A proximidade aos aspectos mais operacionais do cuidar, tal como a resposta às

necessidades da criança era do domínio da maioria das jovens e faziam parte do seu

quotidiano.

Verifica-se pois, que as práticas diárias em torno da maternidade assumem uma dimensão

colectiva estruturante do ponto de vista das sociabilidades em torno do papel representado

pela condição de mãe, reforçado pelas práticas vividas em função desta condição.

7.3 Práticas Quotidianas em Torno da Maternidade – Reforço Identitário

O contexto social das jovens entrevistadas, as relações nele estabelecidas, a partir das

experiências comuns e situadas na fronteira entre o psicológico e o social e elaborado no

senso comum, contribuem para que estas apreendam os acontecimentos da vida quotidiana.

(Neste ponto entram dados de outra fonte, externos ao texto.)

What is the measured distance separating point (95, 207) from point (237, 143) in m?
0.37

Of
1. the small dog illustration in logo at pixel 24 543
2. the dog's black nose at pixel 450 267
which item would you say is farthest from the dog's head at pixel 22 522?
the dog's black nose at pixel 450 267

Trata-se pois de um processo sócio-cognitivo, que influencia os comportamentos

adoptados pelas jovens mães, comportamentos resultantes do modo como estas

representam socialmente a maternidade e do significado que esta assume nas suas vidas. A

Maternidade enquanto “fenómeno normalizado”, poderá funcionar como um elemento

identitário, pelo facto das jovens manterem as suas práticas relacionais e sociais dentro da

comunidade/bairro operacionalizadas em espaços exteriores comuns. A ruptura social

provocada pelo afastamento territorial e cultural das redes sociais exteriores, tais como a

escola ou outros contextos exteriores ao bairro, provoca o reforço da rede social do bairro.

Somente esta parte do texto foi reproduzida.